**Stated exercise**
Rewrite everything from the line containing "How far from (416,693)" down to the end of the records, replacing "green grass patch" with "patch of green grass" and leaving all else unchanged.

**Source material**
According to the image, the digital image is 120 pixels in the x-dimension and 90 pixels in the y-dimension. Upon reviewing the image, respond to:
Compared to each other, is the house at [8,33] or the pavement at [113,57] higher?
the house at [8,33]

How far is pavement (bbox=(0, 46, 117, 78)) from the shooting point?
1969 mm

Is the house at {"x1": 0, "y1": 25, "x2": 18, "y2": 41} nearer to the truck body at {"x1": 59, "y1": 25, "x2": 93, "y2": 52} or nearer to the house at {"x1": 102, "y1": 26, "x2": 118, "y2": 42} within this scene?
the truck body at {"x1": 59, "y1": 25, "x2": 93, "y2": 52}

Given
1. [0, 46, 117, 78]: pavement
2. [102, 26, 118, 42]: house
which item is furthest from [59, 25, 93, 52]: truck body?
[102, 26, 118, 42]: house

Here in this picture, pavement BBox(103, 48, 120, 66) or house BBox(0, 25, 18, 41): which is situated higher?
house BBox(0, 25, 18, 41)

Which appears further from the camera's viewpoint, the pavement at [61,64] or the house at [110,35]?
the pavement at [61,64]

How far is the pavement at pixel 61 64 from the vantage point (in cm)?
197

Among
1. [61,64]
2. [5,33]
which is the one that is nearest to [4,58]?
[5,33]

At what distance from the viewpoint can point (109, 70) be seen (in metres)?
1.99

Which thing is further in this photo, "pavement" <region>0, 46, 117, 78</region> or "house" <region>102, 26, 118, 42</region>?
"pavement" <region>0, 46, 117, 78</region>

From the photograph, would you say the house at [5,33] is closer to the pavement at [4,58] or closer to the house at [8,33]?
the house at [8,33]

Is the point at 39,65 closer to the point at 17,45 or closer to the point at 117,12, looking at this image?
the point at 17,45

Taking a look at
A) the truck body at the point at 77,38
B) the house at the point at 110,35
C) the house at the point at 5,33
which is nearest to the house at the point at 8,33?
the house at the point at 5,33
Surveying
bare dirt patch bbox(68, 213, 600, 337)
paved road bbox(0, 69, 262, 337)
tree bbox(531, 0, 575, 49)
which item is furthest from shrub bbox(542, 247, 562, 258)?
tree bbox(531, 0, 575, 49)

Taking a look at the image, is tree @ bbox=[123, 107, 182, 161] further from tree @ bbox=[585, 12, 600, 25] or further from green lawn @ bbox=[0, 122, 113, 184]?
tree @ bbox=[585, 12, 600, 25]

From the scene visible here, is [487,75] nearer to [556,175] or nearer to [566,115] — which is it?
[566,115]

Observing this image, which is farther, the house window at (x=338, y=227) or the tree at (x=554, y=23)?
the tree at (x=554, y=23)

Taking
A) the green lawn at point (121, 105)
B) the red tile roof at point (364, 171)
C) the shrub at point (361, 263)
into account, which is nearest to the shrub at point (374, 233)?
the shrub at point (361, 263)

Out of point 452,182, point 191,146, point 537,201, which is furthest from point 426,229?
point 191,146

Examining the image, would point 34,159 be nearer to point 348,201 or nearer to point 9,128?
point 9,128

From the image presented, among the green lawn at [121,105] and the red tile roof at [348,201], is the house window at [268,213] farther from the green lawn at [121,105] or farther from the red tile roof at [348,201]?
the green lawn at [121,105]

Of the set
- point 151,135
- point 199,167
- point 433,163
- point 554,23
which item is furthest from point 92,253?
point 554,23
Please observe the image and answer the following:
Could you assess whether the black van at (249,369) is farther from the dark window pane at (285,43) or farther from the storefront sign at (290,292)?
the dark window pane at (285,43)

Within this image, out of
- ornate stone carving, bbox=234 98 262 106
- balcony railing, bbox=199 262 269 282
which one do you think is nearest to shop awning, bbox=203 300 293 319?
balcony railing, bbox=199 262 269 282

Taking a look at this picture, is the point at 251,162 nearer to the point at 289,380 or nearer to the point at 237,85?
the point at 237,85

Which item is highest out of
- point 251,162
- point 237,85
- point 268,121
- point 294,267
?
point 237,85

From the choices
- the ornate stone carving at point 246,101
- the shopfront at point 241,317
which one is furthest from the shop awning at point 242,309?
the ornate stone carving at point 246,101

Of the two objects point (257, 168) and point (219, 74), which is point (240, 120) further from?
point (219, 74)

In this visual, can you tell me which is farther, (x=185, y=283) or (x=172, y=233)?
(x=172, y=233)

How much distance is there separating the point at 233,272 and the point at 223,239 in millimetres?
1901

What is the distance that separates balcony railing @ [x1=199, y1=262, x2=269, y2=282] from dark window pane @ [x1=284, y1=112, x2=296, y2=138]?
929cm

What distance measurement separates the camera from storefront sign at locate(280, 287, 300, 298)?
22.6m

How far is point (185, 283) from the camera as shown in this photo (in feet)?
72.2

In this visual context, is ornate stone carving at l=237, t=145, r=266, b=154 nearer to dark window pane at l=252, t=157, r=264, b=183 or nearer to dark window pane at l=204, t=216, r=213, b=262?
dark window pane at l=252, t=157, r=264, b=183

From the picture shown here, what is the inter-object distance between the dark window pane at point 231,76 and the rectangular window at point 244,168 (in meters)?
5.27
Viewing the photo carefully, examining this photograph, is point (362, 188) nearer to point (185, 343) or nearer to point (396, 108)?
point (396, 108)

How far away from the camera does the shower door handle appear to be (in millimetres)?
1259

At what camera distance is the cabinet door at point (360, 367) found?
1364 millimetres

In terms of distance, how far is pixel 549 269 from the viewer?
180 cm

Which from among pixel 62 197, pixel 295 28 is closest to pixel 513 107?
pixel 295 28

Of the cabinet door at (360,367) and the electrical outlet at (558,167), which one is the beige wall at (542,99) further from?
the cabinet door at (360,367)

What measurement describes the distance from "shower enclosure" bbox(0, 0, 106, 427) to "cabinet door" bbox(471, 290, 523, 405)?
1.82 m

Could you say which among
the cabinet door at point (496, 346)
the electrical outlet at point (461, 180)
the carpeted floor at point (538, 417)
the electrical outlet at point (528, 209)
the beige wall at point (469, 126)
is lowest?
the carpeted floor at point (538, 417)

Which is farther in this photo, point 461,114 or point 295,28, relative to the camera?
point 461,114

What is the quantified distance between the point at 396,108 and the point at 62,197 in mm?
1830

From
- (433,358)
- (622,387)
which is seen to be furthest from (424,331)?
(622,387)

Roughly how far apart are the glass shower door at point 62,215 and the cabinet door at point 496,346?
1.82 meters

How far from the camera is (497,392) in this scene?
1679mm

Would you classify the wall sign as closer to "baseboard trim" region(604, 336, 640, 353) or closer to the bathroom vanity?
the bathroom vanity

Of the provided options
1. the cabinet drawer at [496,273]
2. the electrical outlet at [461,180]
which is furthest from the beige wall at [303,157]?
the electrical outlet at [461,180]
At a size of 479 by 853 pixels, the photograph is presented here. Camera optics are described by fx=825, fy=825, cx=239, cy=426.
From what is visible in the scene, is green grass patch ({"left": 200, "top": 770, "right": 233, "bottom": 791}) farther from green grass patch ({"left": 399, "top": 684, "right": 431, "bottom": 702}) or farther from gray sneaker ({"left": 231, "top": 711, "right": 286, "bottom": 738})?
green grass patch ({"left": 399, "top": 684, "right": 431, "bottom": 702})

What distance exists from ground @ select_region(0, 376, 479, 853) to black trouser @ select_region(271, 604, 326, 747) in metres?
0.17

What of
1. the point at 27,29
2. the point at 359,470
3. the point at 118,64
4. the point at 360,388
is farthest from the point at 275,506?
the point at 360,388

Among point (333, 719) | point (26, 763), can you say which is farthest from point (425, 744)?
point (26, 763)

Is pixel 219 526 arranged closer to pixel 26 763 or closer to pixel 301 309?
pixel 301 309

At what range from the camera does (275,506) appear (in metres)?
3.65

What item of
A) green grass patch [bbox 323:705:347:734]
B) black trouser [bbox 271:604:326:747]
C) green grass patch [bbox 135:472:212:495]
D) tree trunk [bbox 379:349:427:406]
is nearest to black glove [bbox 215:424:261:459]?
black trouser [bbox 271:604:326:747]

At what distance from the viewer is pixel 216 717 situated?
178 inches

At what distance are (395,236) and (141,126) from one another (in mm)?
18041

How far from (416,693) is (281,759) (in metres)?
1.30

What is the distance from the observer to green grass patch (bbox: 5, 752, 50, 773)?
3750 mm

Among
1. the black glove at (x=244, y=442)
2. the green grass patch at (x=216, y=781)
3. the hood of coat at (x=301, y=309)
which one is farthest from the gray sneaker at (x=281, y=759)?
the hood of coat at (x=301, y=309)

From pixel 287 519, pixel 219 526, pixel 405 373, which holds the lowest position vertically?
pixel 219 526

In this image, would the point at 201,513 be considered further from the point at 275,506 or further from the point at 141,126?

**Expected output**
How far from (416,693) is (281,759) (in metres)?
1.30

What is the distance from the observer to patch of green grass (bbox: 5, 752, 50, 773)?
3750 mm

Among
1. the black glove at (x=244, y=442)
2. the patch of green grass at (x=216, y=781)
3. the hood of coat at (x=301, y=309)
which one is farthest from the gray sneaker at (x=281, y=759)?
the hood of coat at (x=301, y=309)

From pixel 287 519, pixel 219 526, pixel 405 373, which holds the lowest position vertically?
pixel 219 526

In this image, would the point at 201,513 be considered further from the point at 275,506 or further from the point at 141,126?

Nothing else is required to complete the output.